Ее родители… Они хоть знают, что творится в Париже? Могли бы они вообразить, что их дочь ввязалась в смертельно опасное предприятие и в результате оказалась в какой-то параллельной реальности? Могли бы они заподозрить, что рискуют потерять и второго своего ребенка?
«Но может быть, скоро вся планета погибнет, затопленная водой», – подумала Тринитэ, и эта мысль, вопреки всякой логике, немного ее утешила – по крайней мере, будет не так одиноко… А что, если уже сейчас большинство жителей Земли точно так же бредут в ледяной воде, которая все прибывает?.. Может быть, и австралийские города – Сидней, Канберра, Мельбурн – уже скрылись под водой?.. В этом была бы некая справедливость…»
Но нет, скорее всего, родители, беззаботные, как всегда, сидят на веранде отеля, потягивая дайкири или мохито… Ради Антуана они, конечно, вернулись бы. Но Тринитэ придется выпутываться самой…
– А не случится ли чего с малышкой во время наводнения?
– О, не беспокойся, она ведь так изобретательна!.. Она что-нибудь придумает, наш маленький гений…
Снова, в который раз, – так просто и так несправедливо!
Но несмотря даже на такое отношение, Тринитэ сейчас ужасно недоставало родителей…
Она и представить себе не могла, что когда-нибудь ей так захочется увидеть родителей, обнять их, спрятать лицо на груди у матери, почувствовать надежные руки отца… Несмотря на безответственность родителей, равнодушие, отсутствие нежности, несправедливость их чувств по отношению к ней… Она нуждалась не столько в них, сколько в их физическом, телесном присутствии. Это была инстинктивная потребность, такая же, как у Сильвена, который так же безотчетно следовал побуждениям своего тела, своей интуиции.
Он по-прежнему шел впереди, с такой легкостью, словно ему не приходилось преодолевать толщу воды.
Он не обращал никакого внимания на людей – беженцев? грабителей? – наблюдавших за ними со скамеек и стен и явно опасавшихся воды.
– Видишь этих двоих, в воде?
– Кажется, какой-то парень с ребенком…
– Да, точно… с девчонкой.
– Смотри, а теперь они лезут на стену!
Им и в самом деле пришлось это сделать – не было времени дойти до незатопленного участка у главных ворот. О том, чтобы пройти через площадь Валубер, нечего было и мечтать. Вода там уже поднялась на пять метров, и наверняка в ней было полно акул, мурен, касаток и других подводных монстров…

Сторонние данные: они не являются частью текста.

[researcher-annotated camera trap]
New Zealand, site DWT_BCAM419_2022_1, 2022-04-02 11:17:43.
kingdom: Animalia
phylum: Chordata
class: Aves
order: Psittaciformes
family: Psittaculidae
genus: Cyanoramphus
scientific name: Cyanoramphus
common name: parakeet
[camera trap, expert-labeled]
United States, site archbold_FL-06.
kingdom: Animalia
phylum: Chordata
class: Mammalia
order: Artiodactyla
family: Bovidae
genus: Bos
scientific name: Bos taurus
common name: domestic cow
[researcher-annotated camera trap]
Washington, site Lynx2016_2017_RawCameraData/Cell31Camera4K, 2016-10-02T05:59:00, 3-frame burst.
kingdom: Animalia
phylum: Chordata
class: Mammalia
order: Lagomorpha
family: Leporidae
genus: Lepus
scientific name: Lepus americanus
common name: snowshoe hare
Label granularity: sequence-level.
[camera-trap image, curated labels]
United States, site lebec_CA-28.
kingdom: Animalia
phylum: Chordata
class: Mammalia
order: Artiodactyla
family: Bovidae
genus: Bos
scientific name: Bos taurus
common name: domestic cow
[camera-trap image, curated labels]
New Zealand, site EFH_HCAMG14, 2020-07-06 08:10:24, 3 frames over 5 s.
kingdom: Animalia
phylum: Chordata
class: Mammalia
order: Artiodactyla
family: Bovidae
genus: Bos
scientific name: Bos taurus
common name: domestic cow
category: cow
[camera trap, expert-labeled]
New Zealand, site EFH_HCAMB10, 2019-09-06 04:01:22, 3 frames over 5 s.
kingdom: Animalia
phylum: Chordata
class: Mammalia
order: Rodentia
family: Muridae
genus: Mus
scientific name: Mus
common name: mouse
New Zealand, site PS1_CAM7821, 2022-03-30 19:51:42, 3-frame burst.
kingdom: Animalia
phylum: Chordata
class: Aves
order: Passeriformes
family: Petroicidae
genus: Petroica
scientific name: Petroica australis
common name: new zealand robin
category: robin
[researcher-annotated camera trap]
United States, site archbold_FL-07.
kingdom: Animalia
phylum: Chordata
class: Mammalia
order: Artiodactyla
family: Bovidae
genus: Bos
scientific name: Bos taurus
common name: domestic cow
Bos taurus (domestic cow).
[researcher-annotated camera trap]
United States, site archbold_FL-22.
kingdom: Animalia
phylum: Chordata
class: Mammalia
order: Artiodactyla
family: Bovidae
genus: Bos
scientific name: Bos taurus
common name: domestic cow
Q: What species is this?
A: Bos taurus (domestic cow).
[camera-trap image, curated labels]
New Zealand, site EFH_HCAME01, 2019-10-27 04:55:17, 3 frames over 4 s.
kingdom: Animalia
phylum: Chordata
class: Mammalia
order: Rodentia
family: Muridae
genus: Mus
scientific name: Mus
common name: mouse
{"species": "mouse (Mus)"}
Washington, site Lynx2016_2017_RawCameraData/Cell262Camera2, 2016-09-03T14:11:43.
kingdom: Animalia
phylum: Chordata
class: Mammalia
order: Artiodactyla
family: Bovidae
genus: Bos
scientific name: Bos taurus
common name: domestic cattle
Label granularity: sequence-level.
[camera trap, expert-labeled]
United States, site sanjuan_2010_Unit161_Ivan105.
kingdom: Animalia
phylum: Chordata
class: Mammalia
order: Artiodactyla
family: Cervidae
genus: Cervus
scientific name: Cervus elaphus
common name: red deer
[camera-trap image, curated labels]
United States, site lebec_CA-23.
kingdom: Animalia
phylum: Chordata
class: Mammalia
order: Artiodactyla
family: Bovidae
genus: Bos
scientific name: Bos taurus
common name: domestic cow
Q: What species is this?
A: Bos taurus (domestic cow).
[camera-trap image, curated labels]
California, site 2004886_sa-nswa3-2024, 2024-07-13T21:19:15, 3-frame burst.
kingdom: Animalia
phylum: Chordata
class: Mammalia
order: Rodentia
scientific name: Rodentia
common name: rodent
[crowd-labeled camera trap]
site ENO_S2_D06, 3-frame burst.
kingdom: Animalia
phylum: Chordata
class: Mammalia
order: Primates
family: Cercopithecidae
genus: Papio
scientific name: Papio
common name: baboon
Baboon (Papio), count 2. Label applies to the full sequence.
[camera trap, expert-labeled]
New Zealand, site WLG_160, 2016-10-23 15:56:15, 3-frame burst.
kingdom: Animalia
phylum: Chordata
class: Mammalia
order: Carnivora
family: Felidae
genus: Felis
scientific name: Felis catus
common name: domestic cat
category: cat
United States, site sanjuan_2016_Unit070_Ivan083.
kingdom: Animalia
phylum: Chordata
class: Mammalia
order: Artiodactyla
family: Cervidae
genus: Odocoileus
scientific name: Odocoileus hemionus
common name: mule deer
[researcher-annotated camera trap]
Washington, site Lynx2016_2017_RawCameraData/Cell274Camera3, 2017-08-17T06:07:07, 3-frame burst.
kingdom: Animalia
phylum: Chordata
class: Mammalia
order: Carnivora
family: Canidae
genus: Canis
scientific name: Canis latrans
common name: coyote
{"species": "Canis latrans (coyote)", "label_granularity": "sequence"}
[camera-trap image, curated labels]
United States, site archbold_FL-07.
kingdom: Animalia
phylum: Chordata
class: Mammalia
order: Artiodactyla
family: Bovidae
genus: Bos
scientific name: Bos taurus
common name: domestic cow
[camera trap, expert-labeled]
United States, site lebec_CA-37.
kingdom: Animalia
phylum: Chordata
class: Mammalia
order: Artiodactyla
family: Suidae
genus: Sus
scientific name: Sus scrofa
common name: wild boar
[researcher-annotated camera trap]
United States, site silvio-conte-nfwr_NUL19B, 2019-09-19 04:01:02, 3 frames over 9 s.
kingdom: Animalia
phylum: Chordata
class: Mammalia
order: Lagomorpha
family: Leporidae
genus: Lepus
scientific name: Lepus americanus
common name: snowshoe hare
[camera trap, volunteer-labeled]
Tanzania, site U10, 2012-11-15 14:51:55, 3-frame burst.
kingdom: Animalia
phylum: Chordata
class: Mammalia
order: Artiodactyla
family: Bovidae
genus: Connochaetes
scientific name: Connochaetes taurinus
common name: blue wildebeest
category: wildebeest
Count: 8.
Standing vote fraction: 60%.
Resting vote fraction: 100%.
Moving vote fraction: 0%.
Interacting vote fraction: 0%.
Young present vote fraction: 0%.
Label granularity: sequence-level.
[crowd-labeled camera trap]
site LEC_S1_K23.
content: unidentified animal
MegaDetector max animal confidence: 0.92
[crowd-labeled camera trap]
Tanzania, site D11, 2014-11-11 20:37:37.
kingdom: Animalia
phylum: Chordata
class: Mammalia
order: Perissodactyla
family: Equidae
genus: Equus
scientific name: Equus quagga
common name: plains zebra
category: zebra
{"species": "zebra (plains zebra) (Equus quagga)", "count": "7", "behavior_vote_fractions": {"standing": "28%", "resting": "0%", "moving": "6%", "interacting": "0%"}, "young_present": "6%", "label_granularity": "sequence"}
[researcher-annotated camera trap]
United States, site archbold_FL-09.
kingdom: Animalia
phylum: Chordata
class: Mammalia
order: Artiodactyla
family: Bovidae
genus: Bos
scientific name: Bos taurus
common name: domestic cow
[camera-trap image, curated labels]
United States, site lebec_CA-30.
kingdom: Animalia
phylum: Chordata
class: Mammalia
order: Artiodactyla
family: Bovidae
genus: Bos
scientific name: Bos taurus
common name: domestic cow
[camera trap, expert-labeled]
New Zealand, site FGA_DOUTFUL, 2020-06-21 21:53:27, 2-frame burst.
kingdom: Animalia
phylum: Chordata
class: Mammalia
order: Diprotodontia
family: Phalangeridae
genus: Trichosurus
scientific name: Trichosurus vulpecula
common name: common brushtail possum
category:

Когда Сильвен и Тринитэ, поднявшись на стену, взглянули сверху на узкую улицу Бюффона, они увидели, что это, по сути, река.
Тринитэ замерла.
«Нет… я не смогу…»
Услышав донесшийся снизу шумный плеск, она вздрогнула и чуть не потеряла равновесие.
– Прыгай! – позвал ее снизу Сильвен, который стоял по пояс в воде.
– Я… я не могу… – пробормотала она, чувствуя, как сильно кружится голова.
Если бы сейчас был день, она, по крайней мере, видела бы, куда предстоит прыгать. Но при свете луны вода казалась черной, как чернила, и невероятно глубокой.
– Прыгай, ради бога! – нервно повторил Сильвен.
Что же делать?
«Вода смягчит падение, – убеждала себя Тринитэ. – Один ужасный момент – а дальше проще…»
Но все-таки она не могла решиться сразу. А вдруг под водой – обломки железа или осколки стекла?..
Наконец, собрав все свои силы, она отогнала страшные видения и, зажмурившись, прыгнула вниз.
Она с головой ушла в холодную и как будто вязкую воду, но уже в следующий миг, отфыркиваясь, вынырнула на поверхность.
Сильвен был уже далеко – он плыл к боковой калитке, ведущей к служебным помещениям Ботанического сада.
Здесь гоже все было затоплено.
Тринитэ вода доходила до плеч. Но девочка уже привыкла к ее температуре и с удивлением осознала, что теперь вода кажется ей почти теплой.
«Нет, наоборот, это мое тело остыло, – вскоре поняла она, чувствуя, как внутри все сжимается от страха. – Еще через десять минут я не буду чувствовать ни рук, ни ног, потом окоченею, как альпинист, накрытый лавиной…»
– Туда, – сказал Сильвен, – указывая на крышу хижины Любена, видневшуюся впереди.
Когда они приблизились, их глазам предстало удивительное зрелище: хотя домик смотрителя был построен в низине, его окружала невысокая каменная ограда, и вода через нее пока не перелилась.
– Совсем как польдер[11]11
Польдер (голланд. polder) – осушенный и возделанный низменный участок побережья, часто – ниже уровня моря.
[Закрыть]… – прошептал Сильвен, поднимаясь на ограду.
Затем он помог подняться Тринитэ, которая словно зачарованная смотрела на этот островок суши ниже уровня воды!
Спрыгнув на землю, Сильвен вполголоса произнес:
– Добро пожаловать в замок Клингзора!
– Что? – спросила Тринитэ, чья одежда, насквозь пропитанная водой, стала тяжелой, как скафандр.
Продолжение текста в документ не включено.